LWI 2018: Sessions on empirical study of legal communication

The schedule for the Legal Writing Institute 2018 biennial conference in Milwaukee, July 11 — July 14, is published (version as of June 27), and it looks terrific, with a great focus on pedagogy and pedagogical research in the field!

This blog post is about a subset of the sessions, those devoted to empirical study of legal communication.  In that category, I include any study that systematically examines some class of legal communication outside the law-school context (so, not including classroom and pedagogical research). I’m excited to see scholars pursuing such projects.

I’ve made the argument in the past that folks in the legal writing community should engage in empirical research of this kind as a discipline-building effort. I’d love to see more. As I noted in my previous post, however, I don’t mean by my focus on empirical studies to devalue pedagogical and related research. Quite the contrary: We have the talent and motivation to do both!

Below is a list of the sessions I’ve been able to identify that fit this bill. If you are presenting on a topic at LWI that matches these criteria that I have not listed here, please let me know, and I’ll get it added. I’ve included short abstracts for all sessions except the one in which I’m presenting, where I happen to have the long abstract. If you are presenting in one of the other sessions and want me to include your full abstract here, please let me know, and I’ll add that!

Judges and the Craft of Writing

Amy Langenfeld
Room 363
Thursday, July 12, 3:15 — 4:00 p.m.
How do judges approach writing as a craft? How much do they see themselves as like other professional writers? I’ve interviewed judges and will share their thoughts, such as about writer’s block, writing as editing, and who they love to read. We’ll discuss implications for judges and their many audiences.

Searching for Missing Narratives in Judicial Treatment of Obstetric Violence Claims

Liz Kukura
Room 363
Friday, July 13, 9:15 — 10:30 a.m.
This presentation examines how courts analyze women’s claims of mistreatment by their health care providers during childbirth. It explores judicial framing of women’s experiences of alleged mistreatment, and how that framing both reflects and reinforces the limitations of existing legal frameworks in the context of obstetric violence.

Citation Stickiness

Alexa Z. Chew and Kevin Bennardo
Room 263
Friday, July 13, 11:45 a.m. — 12:30 p.m.
How closely do the authorities cited in federal appellate opinions track the authorities cited in the parties’ briefs? Do litigants’ citations “stick” to the resulting opinion? What does citation stickiness mean for judicial decision making and effective brief writing? Come and learn the results of our empirical study!

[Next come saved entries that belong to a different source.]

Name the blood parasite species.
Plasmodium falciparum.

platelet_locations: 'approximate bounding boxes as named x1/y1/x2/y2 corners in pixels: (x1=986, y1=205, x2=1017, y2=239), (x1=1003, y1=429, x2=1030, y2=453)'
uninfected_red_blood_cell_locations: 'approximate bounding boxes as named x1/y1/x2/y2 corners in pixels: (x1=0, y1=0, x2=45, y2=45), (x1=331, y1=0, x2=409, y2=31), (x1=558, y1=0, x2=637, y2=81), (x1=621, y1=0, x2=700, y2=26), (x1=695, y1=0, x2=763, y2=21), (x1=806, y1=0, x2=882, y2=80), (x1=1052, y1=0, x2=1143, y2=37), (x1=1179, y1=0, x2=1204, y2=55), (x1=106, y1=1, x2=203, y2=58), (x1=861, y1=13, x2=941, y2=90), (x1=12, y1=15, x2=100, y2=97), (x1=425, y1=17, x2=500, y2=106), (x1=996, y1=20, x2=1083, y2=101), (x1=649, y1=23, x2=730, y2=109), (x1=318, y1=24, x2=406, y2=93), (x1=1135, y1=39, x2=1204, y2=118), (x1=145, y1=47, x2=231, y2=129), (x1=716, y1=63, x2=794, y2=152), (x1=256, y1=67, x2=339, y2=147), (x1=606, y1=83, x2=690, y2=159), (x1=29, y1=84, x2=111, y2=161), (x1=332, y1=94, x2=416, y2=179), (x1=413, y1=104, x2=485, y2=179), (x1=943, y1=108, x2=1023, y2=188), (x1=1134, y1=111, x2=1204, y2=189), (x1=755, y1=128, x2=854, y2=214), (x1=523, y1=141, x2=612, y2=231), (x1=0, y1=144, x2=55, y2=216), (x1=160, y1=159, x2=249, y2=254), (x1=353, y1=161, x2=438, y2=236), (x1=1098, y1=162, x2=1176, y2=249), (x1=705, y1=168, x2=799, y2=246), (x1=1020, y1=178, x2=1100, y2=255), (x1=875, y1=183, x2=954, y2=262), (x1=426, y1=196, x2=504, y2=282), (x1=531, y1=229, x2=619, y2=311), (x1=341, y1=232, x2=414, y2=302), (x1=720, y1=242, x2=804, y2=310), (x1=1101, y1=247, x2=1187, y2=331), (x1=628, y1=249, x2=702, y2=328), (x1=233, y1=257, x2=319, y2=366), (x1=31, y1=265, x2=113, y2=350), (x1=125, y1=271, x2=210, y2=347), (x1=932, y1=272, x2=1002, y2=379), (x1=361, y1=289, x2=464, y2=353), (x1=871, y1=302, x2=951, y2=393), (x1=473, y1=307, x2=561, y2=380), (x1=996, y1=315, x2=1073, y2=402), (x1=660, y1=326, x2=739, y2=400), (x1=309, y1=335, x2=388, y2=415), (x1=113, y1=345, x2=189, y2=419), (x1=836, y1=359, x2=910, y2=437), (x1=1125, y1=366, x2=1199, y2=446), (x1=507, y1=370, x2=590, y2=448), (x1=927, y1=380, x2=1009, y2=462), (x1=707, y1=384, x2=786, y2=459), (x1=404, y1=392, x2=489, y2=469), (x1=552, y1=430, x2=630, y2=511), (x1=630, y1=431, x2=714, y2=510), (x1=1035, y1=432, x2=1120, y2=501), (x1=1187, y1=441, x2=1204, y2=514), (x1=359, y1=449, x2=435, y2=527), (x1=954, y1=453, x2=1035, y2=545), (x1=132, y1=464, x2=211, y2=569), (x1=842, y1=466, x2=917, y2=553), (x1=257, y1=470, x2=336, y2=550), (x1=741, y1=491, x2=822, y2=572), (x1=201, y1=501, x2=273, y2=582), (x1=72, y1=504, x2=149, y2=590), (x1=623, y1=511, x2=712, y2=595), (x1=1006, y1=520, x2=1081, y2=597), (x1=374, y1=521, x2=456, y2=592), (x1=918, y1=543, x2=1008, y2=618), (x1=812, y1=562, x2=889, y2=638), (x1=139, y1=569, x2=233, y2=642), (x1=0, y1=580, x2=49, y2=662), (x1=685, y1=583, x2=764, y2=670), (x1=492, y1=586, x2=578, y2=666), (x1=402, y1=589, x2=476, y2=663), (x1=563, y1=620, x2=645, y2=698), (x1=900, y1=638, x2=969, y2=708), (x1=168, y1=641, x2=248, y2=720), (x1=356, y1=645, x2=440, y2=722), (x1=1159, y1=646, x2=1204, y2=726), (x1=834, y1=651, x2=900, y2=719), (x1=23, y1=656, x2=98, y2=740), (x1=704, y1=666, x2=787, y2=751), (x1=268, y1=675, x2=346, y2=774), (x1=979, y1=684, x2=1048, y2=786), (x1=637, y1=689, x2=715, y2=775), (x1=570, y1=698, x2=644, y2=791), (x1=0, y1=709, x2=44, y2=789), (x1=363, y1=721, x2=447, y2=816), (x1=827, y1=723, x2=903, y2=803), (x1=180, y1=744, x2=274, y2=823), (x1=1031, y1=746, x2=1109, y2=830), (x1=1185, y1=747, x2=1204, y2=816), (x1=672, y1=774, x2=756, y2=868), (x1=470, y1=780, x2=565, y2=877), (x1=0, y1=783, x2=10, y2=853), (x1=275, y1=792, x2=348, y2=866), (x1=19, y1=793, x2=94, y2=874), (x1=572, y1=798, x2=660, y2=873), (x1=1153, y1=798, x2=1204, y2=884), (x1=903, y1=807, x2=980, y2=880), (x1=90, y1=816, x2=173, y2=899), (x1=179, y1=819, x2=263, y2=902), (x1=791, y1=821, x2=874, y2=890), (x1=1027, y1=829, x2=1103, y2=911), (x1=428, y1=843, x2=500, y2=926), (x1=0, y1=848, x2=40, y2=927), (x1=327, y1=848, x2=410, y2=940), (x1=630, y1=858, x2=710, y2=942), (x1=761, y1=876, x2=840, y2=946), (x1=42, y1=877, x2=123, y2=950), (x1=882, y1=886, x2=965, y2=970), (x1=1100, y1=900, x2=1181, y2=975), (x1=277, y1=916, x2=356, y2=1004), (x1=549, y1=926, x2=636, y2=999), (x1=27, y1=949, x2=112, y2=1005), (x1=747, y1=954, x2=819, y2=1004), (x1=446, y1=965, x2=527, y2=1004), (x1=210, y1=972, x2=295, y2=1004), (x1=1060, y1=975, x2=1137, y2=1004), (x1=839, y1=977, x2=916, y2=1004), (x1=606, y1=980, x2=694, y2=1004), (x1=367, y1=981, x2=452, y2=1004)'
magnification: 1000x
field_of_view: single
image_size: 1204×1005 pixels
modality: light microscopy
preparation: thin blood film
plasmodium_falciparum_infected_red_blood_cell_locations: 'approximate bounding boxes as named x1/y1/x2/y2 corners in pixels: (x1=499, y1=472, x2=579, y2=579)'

Weird Science: The Empirical Study of Legal Writing

Shaun Spencer, Kenneth Chestek, Brian Larson, and Lance Long
Lubar Center—room 144
Saturday, July 14, 2:45 — 3:30 p.m.

Short abstract: Attendees will learn about emerging approaches to the empirical study of legal writing and gain practical advice about finding a research question, choosing a methodology, finding subjects, gathering and coding data,
and publishing.

Full abstract: Panelists will summarize their recent empirical studies of legal writing. Attendees will benefit in two ways from this panel. First, they will learn about the variety of emerging approaches to the empirical study of legal writing. One panelist will describe a quantitative study of the correlation between brief readability and summary judgment outcome. Another will describe an experimental study of the effect of positive and negative themes on how judges decide cases. Yet another will describe a qualitative study of how lawyers use exemplary reasoning in legal memos. Discussing these studies will surface themes and questions about methodological choices, outcomes of interest, and measurement tools. Second, attendees will receive practical advice from the authors on topics such as finding a research question, choosing a methodology, finding subjects, gathering and coding data, and publishing. Discussing these current projects will, we hope, empower attendees to begin or continue their work in this emerging field.

I provide the theoretical background for the legal analogy presentation in a draft article available now on SSRN.